The brutal vengeance of “Sredni Vashtar” demonstrates that Saki’s preference is not founded on the moral superiority of children and animals. “The Open Window,” probably Saki’s most popular story, makes the point in a more plausible situation, where a “self-possessed young lady of fifteen” spins from the most ordinary circumstances a tale of terror that drives her visitor, the nervous and hypochondriacal Mr. Frampton Nuttel, to distraction. In the Saki world the charm and talent of the liar makes up for the cruelty of her lie; the reader, cut adrift from his ordinary values, admires the unfeeling understatement of Saki’s summing up: “Romance at short notice was her specialty.” The reader joins in applauding at the story’s end not injustice—the whimpering Nuttel gets no worse than he deserves— but justice undiluted by mercy, a drink too strong for most adults most of the time.

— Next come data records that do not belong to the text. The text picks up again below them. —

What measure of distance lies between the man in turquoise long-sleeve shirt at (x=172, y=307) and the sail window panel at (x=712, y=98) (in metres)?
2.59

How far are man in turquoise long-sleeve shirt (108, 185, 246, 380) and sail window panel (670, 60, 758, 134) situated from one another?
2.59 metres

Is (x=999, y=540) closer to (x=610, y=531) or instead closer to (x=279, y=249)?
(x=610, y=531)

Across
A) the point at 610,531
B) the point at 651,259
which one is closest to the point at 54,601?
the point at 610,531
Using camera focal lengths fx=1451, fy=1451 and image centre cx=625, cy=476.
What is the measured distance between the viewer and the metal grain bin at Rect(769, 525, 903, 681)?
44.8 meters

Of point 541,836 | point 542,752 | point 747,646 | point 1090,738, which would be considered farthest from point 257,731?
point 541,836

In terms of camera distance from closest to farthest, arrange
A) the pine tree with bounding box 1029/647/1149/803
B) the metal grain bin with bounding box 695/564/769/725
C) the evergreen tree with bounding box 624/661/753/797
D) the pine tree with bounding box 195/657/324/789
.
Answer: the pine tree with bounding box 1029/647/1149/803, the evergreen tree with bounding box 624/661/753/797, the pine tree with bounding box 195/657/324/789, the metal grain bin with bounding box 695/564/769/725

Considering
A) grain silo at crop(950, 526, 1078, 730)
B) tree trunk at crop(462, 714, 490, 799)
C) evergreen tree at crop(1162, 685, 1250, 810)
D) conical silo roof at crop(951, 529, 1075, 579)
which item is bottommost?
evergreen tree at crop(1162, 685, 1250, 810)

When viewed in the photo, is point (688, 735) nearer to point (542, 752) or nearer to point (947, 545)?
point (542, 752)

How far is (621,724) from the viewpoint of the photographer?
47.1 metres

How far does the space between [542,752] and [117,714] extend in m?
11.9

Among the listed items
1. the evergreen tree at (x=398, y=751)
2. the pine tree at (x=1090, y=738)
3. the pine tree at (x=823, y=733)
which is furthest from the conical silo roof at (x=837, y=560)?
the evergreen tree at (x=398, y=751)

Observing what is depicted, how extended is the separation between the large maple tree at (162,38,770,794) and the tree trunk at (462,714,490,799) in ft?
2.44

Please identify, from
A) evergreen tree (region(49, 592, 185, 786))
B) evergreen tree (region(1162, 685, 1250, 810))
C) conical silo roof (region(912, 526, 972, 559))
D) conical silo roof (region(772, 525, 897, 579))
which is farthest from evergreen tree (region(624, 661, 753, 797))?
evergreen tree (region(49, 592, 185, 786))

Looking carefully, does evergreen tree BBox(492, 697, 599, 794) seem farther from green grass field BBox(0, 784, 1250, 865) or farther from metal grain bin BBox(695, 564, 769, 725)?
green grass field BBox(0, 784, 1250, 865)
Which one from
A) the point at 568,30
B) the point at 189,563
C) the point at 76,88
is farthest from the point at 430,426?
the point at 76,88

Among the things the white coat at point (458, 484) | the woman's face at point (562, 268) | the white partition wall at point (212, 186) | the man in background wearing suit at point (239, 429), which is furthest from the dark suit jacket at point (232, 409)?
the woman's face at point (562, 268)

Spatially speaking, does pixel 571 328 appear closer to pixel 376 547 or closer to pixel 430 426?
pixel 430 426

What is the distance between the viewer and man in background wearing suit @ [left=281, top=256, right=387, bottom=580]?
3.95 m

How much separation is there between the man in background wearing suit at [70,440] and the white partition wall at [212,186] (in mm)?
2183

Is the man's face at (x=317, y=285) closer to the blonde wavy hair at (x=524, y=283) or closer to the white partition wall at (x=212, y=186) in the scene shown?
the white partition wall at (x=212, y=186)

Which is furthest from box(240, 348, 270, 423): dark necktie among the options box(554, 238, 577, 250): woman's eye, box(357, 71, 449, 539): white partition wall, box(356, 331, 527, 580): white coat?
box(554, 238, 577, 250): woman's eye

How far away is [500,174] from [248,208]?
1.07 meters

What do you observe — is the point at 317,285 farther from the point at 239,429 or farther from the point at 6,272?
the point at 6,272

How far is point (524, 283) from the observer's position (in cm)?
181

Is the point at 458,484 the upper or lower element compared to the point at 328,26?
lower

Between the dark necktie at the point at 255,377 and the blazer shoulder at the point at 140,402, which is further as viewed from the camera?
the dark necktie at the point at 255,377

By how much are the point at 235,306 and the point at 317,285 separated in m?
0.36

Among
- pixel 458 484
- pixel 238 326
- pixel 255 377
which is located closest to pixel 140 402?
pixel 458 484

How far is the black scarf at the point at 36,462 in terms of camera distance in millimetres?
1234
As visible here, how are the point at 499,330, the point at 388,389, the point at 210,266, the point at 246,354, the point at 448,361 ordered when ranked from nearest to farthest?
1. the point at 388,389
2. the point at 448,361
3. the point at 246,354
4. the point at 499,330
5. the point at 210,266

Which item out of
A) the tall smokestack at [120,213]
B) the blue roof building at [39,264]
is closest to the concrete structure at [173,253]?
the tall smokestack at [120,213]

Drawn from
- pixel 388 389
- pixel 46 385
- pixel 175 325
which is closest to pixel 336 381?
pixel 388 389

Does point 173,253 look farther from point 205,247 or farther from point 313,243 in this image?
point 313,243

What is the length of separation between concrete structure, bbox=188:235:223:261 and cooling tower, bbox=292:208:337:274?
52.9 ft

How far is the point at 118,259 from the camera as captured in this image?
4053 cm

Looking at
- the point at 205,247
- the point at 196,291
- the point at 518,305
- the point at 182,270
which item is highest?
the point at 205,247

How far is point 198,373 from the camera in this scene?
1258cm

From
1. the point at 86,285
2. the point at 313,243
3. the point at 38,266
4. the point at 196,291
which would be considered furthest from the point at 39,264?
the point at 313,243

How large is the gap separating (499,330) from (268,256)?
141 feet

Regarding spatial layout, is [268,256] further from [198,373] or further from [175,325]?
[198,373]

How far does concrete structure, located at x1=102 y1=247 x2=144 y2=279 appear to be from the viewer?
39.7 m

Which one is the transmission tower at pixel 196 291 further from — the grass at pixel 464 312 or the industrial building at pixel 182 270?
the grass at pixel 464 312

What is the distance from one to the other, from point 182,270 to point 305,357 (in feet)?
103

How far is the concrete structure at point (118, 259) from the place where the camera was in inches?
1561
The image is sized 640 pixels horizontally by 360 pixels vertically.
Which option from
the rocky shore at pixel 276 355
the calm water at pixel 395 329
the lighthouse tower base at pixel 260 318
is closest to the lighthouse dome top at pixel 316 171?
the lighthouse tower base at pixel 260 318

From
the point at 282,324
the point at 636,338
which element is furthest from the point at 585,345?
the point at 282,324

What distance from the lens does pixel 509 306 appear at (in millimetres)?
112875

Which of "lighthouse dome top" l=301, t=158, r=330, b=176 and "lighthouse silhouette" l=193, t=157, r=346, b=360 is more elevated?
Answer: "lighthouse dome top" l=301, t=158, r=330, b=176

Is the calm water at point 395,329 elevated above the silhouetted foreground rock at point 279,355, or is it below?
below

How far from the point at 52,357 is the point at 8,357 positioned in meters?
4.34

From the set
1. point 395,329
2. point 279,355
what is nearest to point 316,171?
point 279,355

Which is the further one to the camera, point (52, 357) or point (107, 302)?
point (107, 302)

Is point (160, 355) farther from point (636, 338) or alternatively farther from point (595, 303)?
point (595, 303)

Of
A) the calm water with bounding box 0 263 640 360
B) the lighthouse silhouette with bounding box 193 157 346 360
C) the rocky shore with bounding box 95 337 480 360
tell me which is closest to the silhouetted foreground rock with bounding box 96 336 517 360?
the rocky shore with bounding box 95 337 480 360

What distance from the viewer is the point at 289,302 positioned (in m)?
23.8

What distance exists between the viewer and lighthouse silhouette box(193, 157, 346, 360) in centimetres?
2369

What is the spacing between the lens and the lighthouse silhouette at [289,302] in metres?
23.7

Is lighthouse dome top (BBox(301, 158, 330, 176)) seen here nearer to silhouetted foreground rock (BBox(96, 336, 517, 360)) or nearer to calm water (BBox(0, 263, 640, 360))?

What Saki admires about the people and animals he portrays is their fidelity to absolutes. They follow their natures single-mindedly and unapologetically; they neither moralize nor compromise. Discussing the preferences of a character in his novel When William Came (1913), Saki indirectly explains his own austere code: “Animals . . . accepted the world as it was and made the best of it, and children, at least nice children, uncontaminated by grown-up influences, lived in worlds of their own making.” In this judgment the satirist becomes misanthrope. Saki endorses nature and art but rejects society.

It is this moral narrowness, this refusal to accept compromise, that makes Saki, despite the brilliance of his artistry, an unsatisfying writer to read in large doses. His dated description of a vanished world is really no flaw, for he does not endorse the dying regime but clearly shows why it ought to die. His lack of sentiment is refreshing; his lack of emotion (only in such rare stories as “The Sheep,” “The Philanthropist and the Happy Cat,” and “The Penance” does Saki credibly present deep or complex feelings) does not offend present-day readers long inured to black comedy. Saki’s defect is sterility. He refuses to be generous or make allowances as he considers society, that creation of adults, and he sends readers back empty-handed to the world of compromise where they must live.

Other major works
Plays: Karl-Ludwig’s Window, pb. 1924; The Death-Trap, pb. 1924; The Square Egg, and Other Sketches, with Three Plays, pb. 1924; The Watched Pot, pr., pb. 1924 (with Cyril Maude).
Novels: The Unbearable Bassington, 1912; When William Came, 1913.
Nonfiction: The Rise of the Russian Empire, 1900; The Westminster Alice, 1902.

Bibliography
Birden, Lorene M. “Saki’s ‘A Matter of Sentiment.’” Explicator 5 (Summer, 1998): 201-204.
Gillen, Charles H. H. H. Munro (Saki). New York: Twayne, 1969.
Lambert, J.W. Introduction to The Bodley Head Saki. London: Bodley Head, 1963.
Langguth, A. J. Saki. New York: Simon & Schuster, 1981.May, Charles E., ed. Masterplots II: Short Story Series, Revised Edition. 8 vols. Pasadena, Calif.: Salem Press, 2004.
Munro, Ethel M. “Biography of Saki.” In The Square Egg and Other Sketches, with Three Plays. New York: Viking Press, 1929.
Salemi, Joseph S. “An Asp Lurking in an Apple-Charlotte: Animal Violence in Saki’s The Chronicles of Clovis.” Studies in Short Fiction 26 (Fall, 1989): 423-430.
Spears, George J. The Satire of Saki. New York: Exposition Press, 1963.